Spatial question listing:

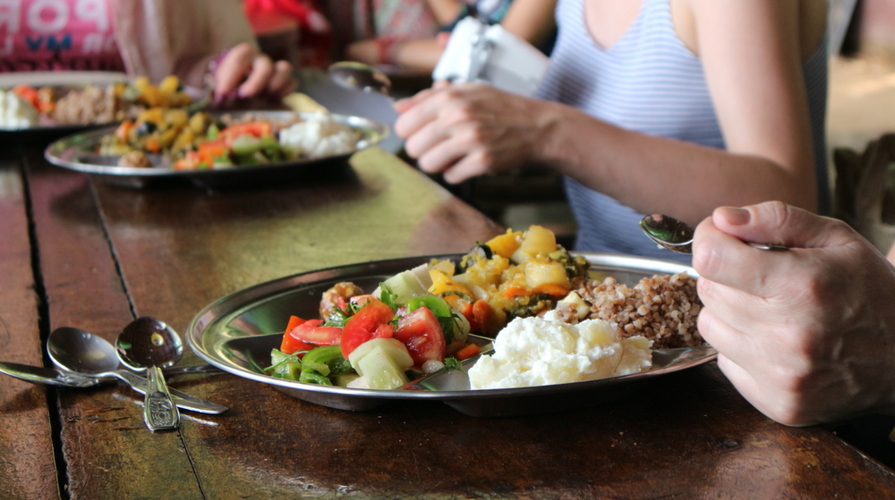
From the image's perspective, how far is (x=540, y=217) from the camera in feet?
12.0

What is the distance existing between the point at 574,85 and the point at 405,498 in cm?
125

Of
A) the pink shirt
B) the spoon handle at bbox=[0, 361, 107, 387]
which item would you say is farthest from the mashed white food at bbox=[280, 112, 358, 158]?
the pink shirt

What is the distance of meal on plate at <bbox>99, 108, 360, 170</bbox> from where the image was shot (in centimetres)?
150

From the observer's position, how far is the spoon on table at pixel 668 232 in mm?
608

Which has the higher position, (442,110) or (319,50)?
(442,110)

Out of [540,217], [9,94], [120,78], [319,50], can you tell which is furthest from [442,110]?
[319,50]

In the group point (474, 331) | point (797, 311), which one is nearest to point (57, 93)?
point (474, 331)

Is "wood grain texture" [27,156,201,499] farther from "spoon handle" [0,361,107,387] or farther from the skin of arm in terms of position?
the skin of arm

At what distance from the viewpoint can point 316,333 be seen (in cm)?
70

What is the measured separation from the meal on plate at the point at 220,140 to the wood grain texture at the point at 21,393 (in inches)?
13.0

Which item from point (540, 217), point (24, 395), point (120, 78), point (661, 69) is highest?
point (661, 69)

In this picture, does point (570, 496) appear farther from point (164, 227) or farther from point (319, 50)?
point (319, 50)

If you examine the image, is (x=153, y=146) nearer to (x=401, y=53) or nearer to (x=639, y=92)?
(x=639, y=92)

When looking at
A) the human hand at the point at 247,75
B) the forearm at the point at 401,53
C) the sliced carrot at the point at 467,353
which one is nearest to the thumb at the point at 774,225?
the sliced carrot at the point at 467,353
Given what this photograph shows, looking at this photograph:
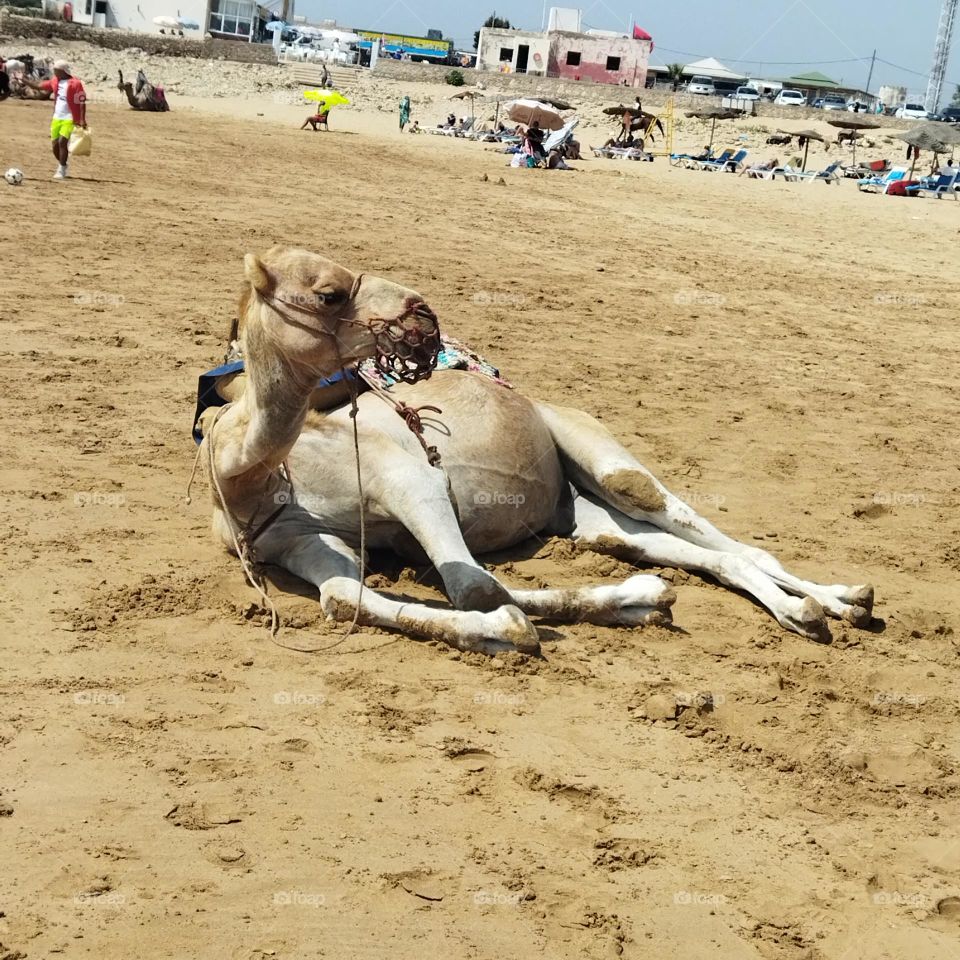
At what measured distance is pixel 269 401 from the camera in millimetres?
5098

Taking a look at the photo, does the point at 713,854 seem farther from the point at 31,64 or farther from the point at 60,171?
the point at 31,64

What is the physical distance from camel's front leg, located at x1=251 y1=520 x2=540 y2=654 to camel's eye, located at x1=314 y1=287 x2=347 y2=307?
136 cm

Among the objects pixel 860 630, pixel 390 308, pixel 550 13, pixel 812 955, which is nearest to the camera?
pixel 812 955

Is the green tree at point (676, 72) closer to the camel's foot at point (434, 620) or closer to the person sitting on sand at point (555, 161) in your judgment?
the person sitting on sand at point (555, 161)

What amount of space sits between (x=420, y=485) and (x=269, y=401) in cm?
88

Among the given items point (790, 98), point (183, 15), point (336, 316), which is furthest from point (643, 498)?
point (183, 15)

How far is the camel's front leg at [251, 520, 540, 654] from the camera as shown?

* [Task statement]:
Copy word for word the part of the listing that starts with the line containing "What amount of" and runs to the end of the listing, including both ends.

* [Finished exercise]:
What amount of space sits between (x=420, y=485) and (x=269, y=401) in cm?
88

Among the given items point (790, 98), point (183, 15), point (336, 316), which is furthest from point (643, 498)?
point (183, 15)

How far is the camel's front leg at [251, 520, 540, 654] from the camera as shown?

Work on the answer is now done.